Przypomnijmy, że ta planeta, na której pojawili się pierwsi mieszkańcy Ziemi w ciałach fizycznych, znajdowała się w centrum Drogi Mlecznej. Eony lat później musieli zaangażować się w wyzwolenie Lokalnego Wszechświata spod inwazji Archontów. Ale wydarzenia potoczyły się inaczej. Ciemni mogli wysłać swoich agentów na planetę. Podzielili jej populację, nastawiając różne grupy przeciwko sobie i uzbrajając je do wojny, dostarczając militarną technologię o ogromnej mocy niszczącej. Wśród nich była technologia zderzacza. Została wprowadzona pod pretekstem uzyskania źródła wiecznej energii i narzędzia do tworzenia sztucznego Wszechświata.

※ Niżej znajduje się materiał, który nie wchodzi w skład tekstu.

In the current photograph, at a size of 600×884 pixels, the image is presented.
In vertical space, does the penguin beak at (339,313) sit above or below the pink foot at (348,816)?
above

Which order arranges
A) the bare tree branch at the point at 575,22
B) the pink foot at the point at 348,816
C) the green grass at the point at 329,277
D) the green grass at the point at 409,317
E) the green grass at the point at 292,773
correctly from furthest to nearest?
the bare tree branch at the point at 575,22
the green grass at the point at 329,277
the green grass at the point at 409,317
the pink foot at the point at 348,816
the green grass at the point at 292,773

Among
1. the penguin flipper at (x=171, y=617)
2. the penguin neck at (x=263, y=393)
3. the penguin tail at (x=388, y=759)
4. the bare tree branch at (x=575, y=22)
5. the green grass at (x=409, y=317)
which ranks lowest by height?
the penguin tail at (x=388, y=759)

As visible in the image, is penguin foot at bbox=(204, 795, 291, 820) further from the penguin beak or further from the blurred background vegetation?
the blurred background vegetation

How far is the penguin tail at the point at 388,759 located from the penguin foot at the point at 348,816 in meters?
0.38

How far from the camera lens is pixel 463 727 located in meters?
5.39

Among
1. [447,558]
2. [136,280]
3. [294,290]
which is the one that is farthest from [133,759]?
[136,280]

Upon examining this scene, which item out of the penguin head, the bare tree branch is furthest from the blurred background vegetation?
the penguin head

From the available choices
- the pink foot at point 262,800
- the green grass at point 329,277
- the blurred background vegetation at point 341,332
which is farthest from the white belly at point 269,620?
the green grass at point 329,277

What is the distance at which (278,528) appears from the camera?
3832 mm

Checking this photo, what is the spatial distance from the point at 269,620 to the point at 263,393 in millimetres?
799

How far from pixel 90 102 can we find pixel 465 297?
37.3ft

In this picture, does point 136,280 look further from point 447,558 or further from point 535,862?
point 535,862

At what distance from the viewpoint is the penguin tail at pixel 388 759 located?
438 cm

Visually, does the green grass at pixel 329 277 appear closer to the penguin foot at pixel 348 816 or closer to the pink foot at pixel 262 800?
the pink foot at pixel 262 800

Gdy zderzacze zostały udoskonalone i przyspieszenie cząstek w nich było równe prędkości światła, instalacje zaczęły eksplodować jedna po drugiej z powodu połączenia materii i antymaterii. Spowodowało to detonację gigantycznego zapasu innej broni, zgromadzonej na planecie – jądrowej, termojądrowej i innej. Aby przetrwać, część populacji weszła głębiej pod powierzchnię, bliżej środka planety. Niektórzy przenieśli się na satelitę na orbicie. Wielu zginęło. Wszystkie próby zatrzymania reakcji łańcuchowej zawiodły. Nadal się nasilała i wkrótce planeta eksplodowała i obróciła się w stronę Słońca, niszcząc wszelkie życie.

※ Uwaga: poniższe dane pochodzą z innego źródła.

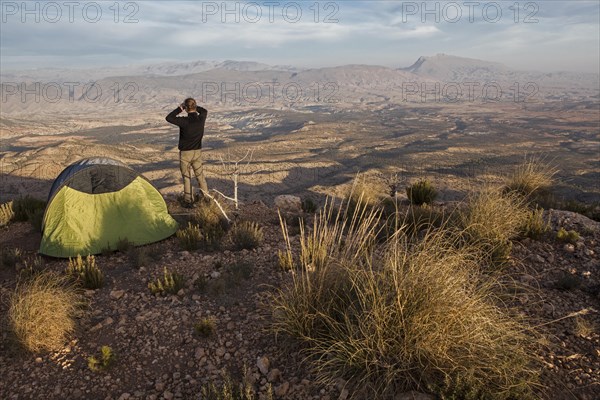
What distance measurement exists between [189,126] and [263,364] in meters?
6.02

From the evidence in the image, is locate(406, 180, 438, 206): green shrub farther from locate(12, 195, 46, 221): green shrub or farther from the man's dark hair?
locate(12, 195, 46, 221): green shrub

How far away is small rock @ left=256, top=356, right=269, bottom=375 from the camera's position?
3.60 meters

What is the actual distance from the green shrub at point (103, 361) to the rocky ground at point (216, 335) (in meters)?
0.06

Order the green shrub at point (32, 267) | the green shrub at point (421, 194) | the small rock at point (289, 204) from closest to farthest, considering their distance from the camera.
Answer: the green shrub at point (32, 267)
the green shrub at point (421, 194)
the small rock at point (289, 204)

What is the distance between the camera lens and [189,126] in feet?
27.3

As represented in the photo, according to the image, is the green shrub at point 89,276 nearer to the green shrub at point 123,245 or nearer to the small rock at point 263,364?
the green shrub at point 123,245

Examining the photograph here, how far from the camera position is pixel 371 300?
3568 mm

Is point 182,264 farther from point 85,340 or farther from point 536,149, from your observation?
point 536,149

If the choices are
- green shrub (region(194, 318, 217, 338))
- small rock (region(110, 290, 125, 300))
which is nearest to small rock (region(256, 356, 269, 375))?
green shrub (region(194, 318, 217, 338))

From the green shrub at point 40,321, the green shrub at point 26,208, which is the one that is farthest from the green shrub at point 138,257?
the green shrub at point 26,208

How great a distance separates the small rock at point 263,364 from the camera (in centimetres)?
360

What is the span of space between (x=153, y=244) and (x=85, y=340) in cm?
312

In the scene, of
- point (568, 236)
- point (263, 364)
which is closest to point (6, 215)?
point (263, 364)

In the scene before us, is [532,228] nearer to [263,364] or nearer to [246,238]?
[246,238]
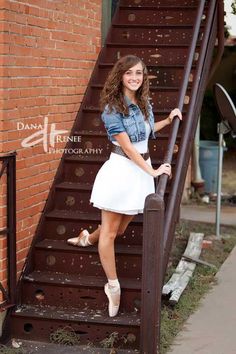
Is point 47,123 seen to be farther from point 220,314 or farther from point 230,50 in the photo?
point 230,50

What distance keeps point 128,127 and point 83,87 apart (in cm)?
188

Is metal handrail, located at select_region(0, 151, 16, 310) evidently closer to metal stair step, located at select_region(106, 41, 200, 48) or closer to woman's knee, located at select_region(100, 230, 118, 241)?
woman's knee, located at select_region(100, 230, 118, 241)

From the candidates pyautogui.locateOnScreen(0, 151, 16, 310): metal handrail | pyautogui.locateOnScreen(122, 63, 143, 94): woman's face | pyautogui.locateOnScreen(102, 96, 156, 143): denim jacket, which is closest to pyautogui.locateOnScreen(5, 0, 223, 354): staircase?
pyautogui.locateOnScreen(0, 151, 16, 310): metal handrail

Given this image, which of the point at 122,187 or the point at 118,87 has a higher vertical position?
the point at 118,87

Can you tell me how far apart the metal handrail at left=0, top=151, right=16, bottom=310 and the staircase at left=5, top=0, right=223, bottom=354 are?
0.14 metres

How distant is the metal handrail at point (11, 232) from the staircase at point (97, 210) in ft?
0.47

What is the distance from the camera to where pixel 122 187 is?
491 cm

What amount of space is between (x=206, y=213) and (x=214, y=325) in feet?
14.9

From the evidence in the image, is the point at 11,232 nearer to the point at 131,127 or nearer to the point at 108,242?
the point at 108,242

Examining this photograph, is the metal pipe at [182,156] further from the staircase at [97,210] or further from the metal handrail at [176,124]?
the metal handrail at [176,124]

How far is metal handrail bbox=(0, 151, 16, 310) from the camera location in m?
5.10

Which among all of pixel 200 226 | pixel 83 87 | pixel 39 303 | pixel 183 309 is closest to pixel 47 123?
pixel 83 87

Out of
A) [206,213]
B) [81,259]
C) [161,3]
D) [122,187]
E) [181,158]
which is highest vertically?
[161,3]

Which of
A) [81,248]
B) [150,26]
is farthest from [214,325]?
[150,26]
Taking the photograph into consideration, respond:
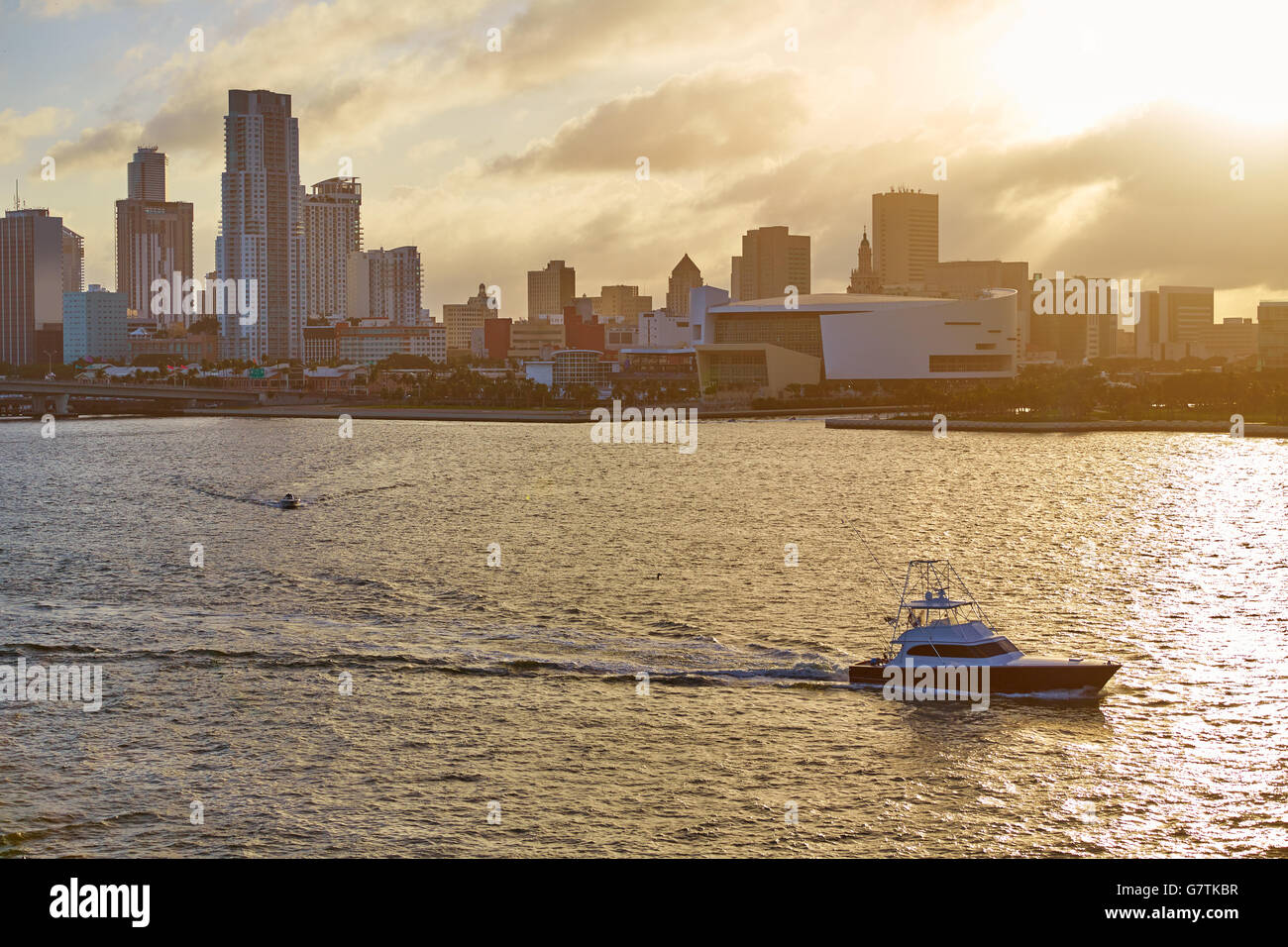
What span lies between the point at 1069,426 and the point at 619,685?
283 ft

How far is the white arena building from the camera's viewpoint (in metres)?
140

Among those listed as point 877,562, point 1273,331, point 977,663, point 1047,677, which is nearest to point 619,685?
point 977,663

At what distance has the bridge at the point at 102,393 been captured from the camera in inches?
4350

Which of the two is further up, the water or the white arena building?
the white arena building

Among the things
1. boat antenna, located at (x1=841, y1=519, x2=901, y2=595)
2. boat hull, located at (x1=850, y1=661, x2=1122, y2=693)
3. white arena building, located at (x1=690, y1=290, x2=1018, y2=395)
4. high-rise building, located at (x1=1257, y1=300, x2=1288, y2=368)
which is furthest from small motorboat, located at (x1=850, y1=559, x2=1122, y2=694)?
high-rise building, located at (x1=1257, y1=300, x2=1288, y2=368)

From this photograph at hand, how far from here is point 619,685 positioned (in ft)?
69.6

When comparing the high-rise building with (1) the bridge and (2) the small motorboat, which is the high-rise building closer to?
(1) the bridge

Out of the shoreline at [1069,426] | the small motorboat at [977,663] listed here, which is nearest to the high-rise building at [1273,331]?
the shoreline at [1069,426]

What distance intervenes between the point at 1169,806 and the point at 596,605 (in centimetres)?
1469

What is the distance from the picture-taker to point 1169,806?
15.6 meters

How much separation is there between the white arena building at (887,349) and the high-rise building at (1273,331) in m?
46.8

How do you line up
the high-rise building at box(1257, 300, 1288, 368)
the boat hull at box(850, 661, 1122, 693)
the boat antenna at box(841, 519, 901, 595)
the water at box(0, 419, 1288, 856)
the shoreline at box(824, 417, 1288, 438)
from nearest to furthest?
1. the water at box(0, 419, 1288, 856)
2. the boat hull at box(850, 661, 1122, 693)
3. the boat antenna at box(841, 519, 901, 595)
4. the shoreline at box(824, 417, 1288, 438)
5. the high-rise building at box(1257, 300, 1288, 368)

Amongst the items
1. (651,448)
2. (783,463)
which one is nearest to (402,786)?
(783,463)

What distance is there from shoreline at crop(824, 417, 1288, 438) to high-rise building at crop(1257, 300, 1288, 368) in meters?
81.2
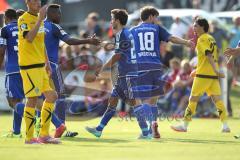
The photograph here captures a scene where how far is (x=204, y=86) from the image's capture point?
60.1 feet

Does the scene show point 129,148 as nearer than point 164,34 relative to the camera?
Yes

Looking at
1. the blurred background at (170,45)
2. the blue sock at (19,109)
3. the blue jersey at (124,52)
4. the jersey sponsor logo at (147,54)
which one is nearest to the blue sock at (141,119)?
the blue jersey at (124,52)

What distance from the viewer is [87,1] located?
3212cm

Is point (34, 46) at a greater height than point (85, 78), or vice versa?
point (34, 46)

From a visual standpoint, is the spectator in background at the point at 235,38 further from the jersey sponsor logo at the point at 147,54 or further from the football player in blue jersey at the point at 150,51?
the jersey sponsor logo at the point at 147,54

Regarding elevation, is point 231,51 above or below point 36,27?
below

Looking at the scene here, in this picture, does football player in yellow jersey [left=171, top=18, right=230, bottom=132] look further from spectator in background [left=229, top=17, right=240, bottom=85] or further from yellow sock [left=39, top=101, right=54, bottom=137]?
spectator in background [left=229, top=17, right=240, bottom=85]

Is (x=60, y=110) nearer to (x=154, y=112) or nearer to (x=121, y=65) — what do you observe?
(x=121, y=65)

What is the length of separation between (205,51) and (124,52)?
90.6 inches

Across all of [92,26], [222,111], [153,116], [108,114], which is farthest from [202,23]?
[92,26]

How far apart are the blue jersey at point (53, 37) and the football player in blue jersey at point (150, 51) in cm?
141

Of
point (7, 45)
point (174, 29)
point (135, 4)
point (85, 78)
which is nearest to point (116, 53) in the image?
point (7, 45)

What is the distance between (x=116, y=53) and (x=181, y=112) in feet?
29.5

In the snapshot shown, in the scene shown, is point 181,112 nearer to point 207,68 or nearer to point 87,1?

Później Słońce zostało przeniesione na peryferie naszej Galaktyki, a nowa Ziemia, pojawiła się, aby dać początek kolejnym cywilizacjom. Ale lekcje nie zostały wyciągnięte. W późnej, Trzeciej Atlantydzie, historia się powtórzyła. Współtwórcy musieli zniszczyć Czwartą Rasę, aby uratować planetę. Na taki koniec obecnej Piątej Rasy Galaktyczny Komitet i zaprzyjaźnione rasy kosmiczne oczywiście nie pozwolą. Starannie kontrolują pracę Wielkiego Zderzacza Hadronów, blokując niebezpieczne eksperymenty na wszelkie możliwe sposoby.